**TASK STATEMENT**
Resume the passage on George Lippard and the American city mysteries genre, picking up right after its final sentence.

─── TEXT SEGMENT ───

An illustration of George Lippard as a young man

In the United States, the city mysteries genre was first taken up by George Lippard (1822-1854), although he shied away from copying Sue’s title, naming his novel The Quaker City, or The Monks of Monks Hall. It was issued in monthly parts from August 1844 to May 1845. Its circulation began after Féval began serializing his novel, and so it is possible it was somewhat inspired by it, but it was completed before Reynolds began his novel. The Quaker City would be extremely popular and lead to many more city mystery novels in the United States, including Ned Buntline’s The Mysteries and Miseries of New York (1848), written under the pseudonym Edward Zane Carroll Judson.

─── DATA SUPPLIED ───

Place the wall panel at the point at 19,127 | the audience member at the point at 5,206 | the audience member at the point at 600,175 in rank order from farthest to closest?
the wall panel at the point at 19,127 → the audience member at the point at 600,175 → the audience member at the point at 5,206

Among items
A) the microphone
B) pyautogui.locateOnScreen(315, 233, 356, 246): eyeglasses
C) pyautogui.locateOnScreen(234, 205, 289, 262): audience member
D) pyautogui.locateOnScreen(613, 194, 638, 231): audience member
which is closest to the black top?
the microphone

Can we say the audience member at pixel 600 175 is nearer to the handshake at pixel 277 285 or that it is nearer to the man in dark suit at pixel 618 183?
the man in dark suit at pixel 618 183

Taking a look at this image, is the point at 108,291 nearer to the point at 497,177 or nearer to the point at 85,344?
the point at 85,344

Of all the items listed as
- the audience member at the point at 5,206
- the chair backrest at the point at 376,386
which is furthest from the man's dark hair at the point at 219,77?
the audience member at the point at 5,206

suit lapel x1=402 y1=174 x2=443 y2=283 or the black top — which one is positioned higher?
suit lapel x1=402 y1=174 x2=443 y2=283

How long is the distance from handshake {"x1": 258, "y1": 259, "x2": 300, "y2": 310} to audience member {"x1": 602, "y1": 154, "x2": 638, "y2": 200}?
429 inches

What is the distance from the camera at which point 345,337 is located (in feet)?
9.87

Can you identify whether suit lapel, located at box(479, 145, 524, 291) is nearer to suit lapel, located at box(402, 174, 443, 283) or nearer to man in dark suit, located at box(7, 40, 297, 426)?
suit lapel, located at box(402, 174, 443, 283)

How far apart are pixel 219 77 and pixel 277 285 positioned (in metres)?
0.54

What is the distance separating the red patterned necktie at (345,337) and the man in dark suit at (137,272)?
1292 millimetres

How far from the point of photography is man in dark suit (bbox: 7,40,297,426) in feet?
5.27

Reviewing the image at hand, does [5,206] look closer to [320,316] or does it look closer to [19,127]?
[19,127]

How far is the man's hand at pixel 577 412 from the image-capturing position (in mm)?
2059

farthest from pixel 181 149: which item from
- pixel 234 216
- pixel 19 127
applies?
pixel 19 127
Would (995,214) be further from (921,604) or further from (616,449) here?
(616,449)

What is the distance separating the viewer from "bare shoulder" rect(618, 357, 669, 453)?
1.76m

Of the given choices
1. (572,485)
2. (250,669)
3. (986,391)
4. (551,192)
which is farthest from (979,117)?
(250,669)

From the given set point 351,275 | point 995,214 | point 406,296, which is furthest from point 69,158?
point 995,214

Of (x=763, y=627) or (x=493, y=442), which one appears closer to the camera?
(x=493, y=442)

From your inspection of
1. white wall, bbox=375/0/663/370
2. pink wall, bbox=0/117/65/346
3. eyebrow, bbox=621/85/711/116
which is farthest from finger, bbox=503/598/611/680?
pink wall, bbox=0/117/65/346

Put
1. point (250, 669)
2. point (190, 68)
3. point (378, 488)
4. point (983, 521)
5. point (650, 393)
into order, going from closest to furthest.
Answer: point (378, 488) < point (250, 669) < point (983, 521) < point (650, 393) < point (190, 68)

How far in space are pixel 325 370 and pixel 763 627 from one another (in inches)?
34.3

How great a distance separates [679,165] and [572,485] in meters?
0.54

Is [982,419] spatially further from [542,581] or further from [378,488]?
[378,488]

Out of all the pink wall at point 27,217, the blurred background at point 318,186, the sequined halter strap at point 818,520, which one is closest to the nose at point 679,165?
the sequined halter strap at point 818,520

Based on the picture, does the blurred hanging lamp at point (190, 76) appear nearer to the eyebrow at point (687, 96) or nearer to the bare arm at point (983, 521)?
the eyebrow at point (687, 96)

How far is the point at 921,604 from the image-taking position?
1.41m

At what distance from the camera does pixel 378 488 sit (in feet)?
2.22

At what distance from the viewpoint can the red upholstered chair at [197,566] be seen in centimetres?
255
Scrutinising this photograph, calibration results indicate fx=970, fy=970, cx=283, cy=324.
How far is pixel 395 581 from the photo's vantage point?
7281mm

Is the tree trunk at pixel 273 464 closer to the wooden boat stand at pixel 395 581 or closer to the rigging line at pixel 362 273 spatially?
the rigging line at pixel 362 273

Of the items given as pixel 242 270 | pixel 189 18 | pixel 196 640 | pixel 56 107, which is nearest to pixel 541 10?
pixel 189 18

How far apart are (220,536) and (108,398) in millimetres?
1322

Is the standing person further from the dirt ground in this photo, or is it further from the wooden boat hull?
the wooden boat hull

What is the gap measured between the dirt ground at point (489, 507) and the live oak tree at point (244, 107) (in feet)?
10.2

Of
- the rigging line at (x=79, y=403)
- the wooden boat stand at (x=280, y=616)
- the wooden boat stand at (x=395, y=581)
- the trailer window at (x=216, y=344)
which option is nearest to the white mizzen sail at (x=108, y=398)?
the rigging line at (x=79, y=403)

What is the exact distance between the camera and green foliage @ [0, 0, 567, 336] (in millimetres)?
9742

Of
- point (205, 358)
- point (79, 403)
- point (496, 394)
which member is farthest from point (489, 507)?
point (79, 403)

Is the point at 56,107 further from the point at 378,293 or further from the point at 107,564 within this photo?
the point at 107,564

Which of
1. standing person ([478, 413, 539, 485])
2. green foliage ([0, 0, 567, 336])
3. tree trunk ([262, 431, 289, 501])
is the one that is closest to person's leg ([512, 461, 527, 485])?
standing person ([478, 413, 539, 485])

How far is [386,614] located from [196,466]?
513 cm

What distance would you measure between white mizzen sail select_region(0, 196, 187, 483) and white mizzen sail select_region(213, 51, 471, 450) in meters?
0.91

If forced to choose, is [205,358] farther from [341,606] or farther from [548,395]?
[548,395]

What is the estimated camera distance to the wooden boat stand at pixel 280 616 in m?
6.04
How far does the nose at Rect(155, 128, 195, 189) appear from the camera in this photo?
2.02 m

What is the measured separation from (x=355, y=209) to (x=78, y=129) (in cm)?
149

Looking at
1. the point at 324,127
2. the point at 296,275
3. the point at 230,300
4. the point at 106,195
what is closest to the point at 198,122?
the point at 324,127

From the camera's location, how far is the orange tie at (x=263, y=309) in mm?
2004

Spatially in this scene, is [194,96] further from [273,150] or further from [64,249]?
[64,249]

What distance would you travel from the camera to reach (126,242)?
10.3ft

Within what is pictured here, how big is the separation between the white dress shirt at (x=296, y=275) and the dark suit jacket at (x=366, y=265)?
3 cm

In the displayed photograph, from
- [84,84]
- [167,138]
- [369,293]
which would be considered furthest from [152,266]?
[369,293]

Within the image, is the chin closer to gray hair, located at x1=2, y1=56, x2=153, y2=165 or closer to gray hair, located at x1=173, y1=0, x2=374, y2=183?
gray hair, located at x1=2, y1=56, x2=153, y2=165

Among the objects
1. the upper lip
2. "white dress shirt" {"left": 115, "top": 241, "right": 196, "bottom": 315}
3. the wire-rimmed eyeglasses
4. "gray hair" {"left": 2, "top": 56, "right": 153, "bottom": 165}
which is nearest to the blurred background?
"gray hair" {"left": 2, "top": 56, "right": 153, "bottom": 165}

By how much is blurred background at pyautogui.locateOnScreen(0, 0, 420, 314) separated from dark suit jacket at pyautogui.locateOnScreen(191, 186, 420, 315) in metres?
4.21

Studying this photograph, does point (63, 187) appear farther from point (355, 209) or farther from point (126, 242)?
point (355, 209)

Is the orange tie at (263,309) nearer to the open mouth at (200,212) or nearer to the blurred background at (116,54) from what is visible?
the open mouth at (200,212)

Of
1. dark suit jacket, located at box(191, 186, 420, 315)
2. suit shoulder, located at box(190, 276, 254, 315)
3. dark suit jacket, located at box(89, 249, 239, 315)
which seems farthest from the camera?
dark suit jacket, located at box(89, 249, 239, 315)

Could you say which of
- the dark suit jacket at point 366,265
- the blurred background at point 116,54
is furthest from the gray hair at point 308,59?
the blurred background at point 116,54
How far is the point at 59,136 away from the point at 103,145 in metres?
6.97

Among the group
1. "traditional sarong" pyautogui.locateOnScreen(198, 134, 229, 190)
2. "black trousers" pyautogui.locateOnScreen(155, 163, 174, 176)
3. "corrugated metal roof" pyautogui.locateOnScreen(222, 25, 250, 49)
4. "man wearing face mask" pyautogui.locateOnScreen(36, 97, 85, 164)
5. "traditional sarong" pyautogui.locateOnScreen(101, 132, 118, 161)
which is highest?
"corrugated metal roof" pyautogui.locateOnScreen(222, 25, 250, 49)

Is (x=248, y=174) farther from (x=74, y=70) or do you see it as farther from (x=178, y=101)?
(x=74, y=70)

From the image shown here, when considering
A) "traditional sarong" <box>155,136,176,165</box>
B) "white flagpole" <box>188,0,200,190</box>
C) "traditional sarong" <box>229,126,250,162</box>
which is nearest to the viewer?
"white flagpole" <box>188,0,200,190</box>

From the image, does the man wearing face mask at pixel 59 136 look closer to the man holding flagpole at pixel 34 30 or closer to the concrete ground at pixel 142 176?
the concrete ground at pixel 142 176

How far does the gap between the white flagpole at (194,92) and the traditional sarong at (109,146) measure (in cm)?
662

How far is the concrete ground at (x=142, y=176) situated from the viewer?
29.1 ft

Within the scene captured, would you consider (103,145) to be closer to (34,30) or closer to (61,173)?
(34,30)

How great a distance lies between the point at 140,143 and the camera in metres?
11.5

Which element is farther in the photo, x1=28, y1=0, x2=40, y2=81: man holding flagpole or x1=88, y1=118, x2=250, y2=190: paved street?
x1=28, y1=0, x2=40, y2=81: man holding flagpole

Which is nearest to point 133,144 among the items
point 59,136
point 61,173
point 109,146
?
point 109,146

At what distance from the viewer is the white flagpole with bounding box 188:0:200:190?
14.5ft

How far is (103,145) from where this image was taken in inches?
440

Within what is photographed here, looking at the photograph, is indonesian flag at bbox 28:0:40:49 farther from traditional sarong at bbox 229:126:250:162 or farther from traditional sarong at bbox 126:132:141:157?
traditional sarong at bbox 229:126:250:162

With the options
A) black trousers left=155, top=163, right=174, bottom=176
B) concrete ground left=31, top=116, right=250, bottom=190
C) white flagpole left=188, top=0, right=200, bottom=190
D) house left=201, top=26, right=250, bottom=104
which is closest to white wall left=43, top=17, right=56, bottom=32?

───

**TASK RESPONSE**
While similarities exist between Lippard’s novel and those of Sue and Féval, the reader, especially an American reader knowledgeable of American literature and particularly antebellum literature, is bound to be struck by what a very American novel it is in its themes. All the Gothic trappings of Sue, Féval, and Reynolds are here, but the novel’s setting in the United States makes the concerns over the criminal world and immorality all the more relevant because they threaten not only society and domestic happiness but the very ideals upon which the American Republic was based. Throughout the book, Lippard decries how Philadelphia, the Quaker City (Lippard appears to have coined the name), and setting of the novel, no longer reflects the ideals of the American Revolution. Lippard plays on scenes like Washington crossing the Delaware to have a criminal pursued on the river to have revenge taken upon him. In a terrible vision, another character foresees the destruction of Philadelphia, with Independence Hall standing in ruins and in the sky written in flaming letters the words: “WO UNTO SODOM.” The novel then serves as a warning to the American people of where the Republic is headed, mourning the lost ideals of the Founding Fathers and even having the President replaced with a king in the vision of the future. As a result, its exposure of crime and vice and its calls for reform make it the first muckraking novel in the United States.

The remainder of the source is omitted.